## START
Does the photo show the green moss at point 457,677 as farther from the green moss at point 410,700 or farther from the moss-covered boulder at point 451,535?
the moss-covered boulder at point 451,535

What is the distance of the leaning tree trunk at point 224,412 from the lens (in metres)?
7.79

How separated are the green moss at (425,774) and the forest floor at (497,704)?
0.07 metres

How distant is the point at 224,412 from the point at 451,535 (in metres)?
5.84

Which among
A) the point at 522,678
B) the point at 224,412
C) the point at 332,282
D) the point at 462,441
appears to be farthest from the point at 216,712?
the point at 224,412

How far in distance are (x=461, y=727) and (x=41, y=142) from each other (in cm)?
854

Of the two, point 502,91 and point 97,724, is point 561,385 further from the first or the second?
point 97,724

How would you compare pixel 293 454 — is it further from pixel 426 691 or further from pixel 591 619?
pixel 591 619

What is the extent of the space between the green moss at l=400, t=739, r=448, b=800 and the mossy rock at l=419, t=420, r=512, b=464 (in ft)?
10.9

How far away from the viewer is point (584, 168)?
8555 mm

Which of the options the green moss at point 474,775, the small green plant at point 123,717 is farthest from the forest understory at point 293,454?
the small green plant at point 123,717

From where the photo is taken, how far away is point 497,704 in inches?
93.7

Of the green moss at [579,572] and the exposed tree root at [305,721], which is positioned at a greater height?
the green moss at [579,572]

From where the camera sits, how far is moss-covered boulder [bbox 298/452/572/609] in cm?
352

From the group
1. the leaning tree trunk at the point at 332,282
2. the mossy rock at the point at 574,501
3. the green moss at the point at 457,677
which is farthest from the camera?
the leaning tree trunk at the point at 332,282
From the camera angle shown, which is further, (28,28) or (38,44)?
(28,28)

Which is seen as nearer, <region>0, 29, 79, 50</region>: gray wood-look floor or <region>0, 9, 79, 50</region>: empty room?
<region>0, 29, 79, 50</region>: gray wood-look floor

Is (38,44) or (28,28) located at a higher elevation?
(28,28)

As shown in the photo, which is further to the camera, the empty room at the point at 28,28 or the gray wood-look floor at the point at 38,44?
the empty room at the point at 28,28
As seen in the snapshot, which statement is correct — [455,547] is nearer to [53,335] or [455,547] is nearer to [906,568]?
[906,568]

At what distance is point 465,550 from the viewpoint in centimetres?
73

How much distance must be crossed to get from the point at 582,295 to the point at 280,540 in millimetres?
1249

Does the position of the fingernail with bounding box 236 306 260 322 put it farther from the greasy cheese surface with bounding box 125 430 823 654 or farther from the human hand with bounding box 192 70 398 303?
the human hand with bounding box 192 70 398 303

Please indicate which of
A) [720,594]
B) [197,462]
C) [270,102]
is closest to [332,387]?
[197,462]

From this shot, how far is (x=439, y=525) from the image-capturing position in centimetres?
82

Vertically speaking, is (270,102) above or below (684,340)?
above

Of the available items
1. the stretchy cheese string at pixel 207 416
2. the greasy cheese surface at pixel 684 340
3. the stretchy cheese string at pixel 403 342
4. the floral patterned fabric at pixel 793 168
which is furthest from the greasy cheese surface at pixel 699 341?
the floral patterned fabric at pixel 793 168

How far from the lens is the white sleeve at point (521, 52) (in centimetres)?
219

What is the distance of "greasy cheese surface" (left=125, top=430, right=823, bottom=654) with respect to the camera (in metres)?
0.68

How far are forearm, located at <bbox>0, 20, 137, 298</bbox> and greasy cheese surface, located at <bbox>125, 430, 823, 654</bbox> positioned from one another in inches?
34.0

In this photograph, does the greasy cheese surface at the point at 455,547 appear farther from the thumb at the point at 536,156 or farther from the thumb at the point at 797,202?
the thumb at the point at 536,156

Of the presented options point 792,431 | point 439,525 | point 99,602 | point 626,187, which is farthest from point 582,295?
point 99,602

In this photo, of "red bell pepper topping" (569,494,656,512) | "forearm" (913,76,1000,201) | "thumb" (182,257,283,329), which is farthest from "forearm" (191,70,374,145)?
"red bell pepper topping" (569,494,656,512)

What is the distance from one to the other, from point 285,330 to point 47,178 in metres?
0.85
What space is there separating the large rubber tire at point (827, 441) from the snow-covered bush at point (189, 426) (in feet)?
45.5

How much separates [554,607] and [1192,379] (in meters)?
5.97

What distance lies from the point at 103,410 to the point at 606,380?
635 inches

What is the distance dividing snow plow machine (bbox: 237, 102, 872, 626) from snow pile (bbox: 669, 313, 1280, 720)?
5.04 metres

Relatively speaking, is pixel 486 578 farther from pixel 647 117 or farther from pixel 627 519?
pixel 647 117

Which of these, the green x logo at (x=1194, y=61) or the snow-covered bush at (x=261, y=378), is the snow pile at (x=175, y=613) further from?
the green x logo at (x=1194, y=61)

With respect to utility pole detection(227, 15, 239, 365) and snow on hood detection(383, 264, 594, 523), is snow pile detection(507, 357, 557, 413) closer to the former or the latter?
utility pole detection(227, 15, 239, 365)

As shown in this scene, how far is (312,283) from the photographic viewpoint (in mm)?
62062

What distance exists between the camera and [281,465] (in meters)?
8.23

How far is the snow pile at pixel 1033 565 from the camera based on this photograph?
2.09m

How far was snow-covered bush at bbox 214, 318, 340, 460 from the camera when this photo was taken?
## END
• _Exercise brief_
Your task is to print the whole listing again exactly.

• _Task solution_
Does the photo show the green moss at point 457,677 as farther from the green moss at point 410,700 or farther from the moss-covered boulder at point 451,535?
the moss-covered boulder at point 451,535

What is the distance of the leaning tree trunk at point 224,412 from the lens (in metres)?
7.79

How separated are the green moss at (425,774) and the forest floor at (497,704)?
0.07 metres

How distant is the point at 224,412 from the point at 451,535 (in metres)?
5.84

Which among
A) the point at 522,678
B) the point at 224,412
C) the point at 332,282
D) the point at 462,441
appears to be farthest from the point at 216,712?
the point at 224,412

How far in distance are (x=461, y=727) and (x=41, y=142) from each other (in cm)?
854

Of the two, point 502,91 and point 97,724, is point 561,385 further from the first or the second?
point 97,724

How would you compare pixel 293 454 — is it further from pixel 426 691 or further from pixel 591 619?
pixel 591 619

What is the extent of the space between the green moss at l=400, t=739, r=448, b=800 and the mossy rock at l=419, t=420, r=512, b=464 (in ft)?
10.9

How far away from the viewer is point (584, 168)?
8555 mm

Which of the options the green moss at point 474,775, the small green plant at point 123,717 is farthest from the forest understory at point 293,454?
the small green plant at point 123,717

From where the photo is taken, how far away is point 497,704 in inches?
93.7

Of the green moss at [579,572] and the exposed tree root at [305,721], which is positioned at a greater height?
the green moss at [579,572]

From where the camera sits, how far is moss-covered boulder [bbox 298/452/572/609] in cm?
352

From the group
1. the leaning tree trunk at the point at 332,282
2. the mossy rock at the point at 574,501
3. the green moss at the point at 457,677
which is farthest from the camera?
the leaning tree trunk at the point at 332,282
From the camera angle shown, which is further, (28,28) or (38,44)?
(28,28)

Which is seen as nearer, <region>0, 29, 79, 50</region>: gray wood-look floor or <region>0, 9, 79, 50</region>: empty room?
<region>0, 29, 79, 50</region>: gray wood-look floor

Is (38,44) or (28,28) located at a higher elevation?
(28,28)

As shown in the photo, which is further to the camera, the empty room at the point at 28,28 or the gray wood-look floor at the point at 38,44?
the empty room at the point at 28,28
As seen in the snapshot, which statement is correct — [455,547] is nearer to [53,335] or [455,547] is nearer to [906,568]?
[906,568]

At what distance is point 465,550 from the viewpoint in centimetres?
73

How much distance must be crossed to get from the point at 582,295 to the point at 280,540 in millimetres?
1249

Does the position of the fingernail with bounding box 236 306 260 322 put it farther from the greasy cheese surface with bounding box 125 430 823 654 or farther from the human hand with bounding box 192 70 398 303?
the human hand with bounding box 192 70 398 303

Please indicate which of
A) [720,594]
B) [197,462]
C) [270,102]
is closest to [332,387]?
[197,462]

From this shot, how far is (x=439, y=525) from the image-capturing position in centimetres?
82

Vertically speaking, is (270,102) above or below (684,340)?
above

Of the available items
1. the stretchy cheese string at pixel 207 416
2. the greasy cheese surface at pixel 684 340
3. the stretchy cheese string at pixel 403 342
4. the floral patterned fabric at pixel 793 168
which is furthest from the greasy cheese surface at pixel 699 341?
the floral patterned fabric at pixel 793 168

How far from the lens is the white sleeve at point (521, 52) (in centimetres)?
219

What is the distance of "greasy cheese surface" (left=125, top=430, right=823, bottom=654) with respect to the camera (in metres)?
0.68

How far are forearm, located at <bbox>0, 20, 137, 298</bbox> and greasy cheese surface, located at <bbox>125, 430, 823, 654</bbox> positioned from one another in inches?
34.0

In this photograph, does the greasy cheese surface at the point at 455,547 appear farther from the thumb at the point at 536,156 or farther from the thumb at the point at 797,202?
the thumb at the point at 536,156

Of the presented options point 792,431 | point 439,525 | point 99,602 | point 626,187, which is farthest from point 582,295?
point 99,602

In this photo, of "red bell pepper topping" (569,494,656,512) | "forearm" (913,76,1000,201) | "thumb" (182,257,283,329), which is farthest from "forearm" (191,70,374,145)?
"red bell pepper topping" (569,494,656,512)

What is the distance from one to the other, from point 285,330 to point 47,178 in metres?
0.85
What space is there separating the large rubber tire at point (827, 441) from the snow-covered bush at point (189, 426) (in feet)?
45.5

How much separates [554,607] and [1192,379] (in meters)?
5.97

What distance lies from the point at 103,410 to the point at 606,380?
635 inches

What is the distance dividing snow plow machine (bbox: 237, 102, 872, 626) from snow pile (bbox: 669, 313, 1280, 720)?
5.04 metres

Relatively speaking, is pixel 486 578 farther from pixel 647 117 or farther from pixel 627 519?
pixel 647 117

Which of these, the green x logo at (x=1194, y=61) or the snow-covered bush at (x=261, y=378), is the snow pile at (x=175, y=613) further from?
the green x logo at (x=1194, y=61)

With respect to utility pole detection(227, 15, 239, 365) and snow on hood detection(383, 264, 594, 523), is snow pile detection(507, 357, 557, 413) closer to the former or the latter?
utility pole detection(227, 15, 239, 365)

As shown in this scene, how far is (312,283) from the photographic viewpoint (in mm)?
62062

What distance exists between the camera and [281,465] (in meters)?
8.23

How far is the snow pile at pixel 1033 565 from the camera based on this photograph?
2.09m

How far was snow-covered bush at bbox 214, 318, 340, 460 from the camera when this photo was taken?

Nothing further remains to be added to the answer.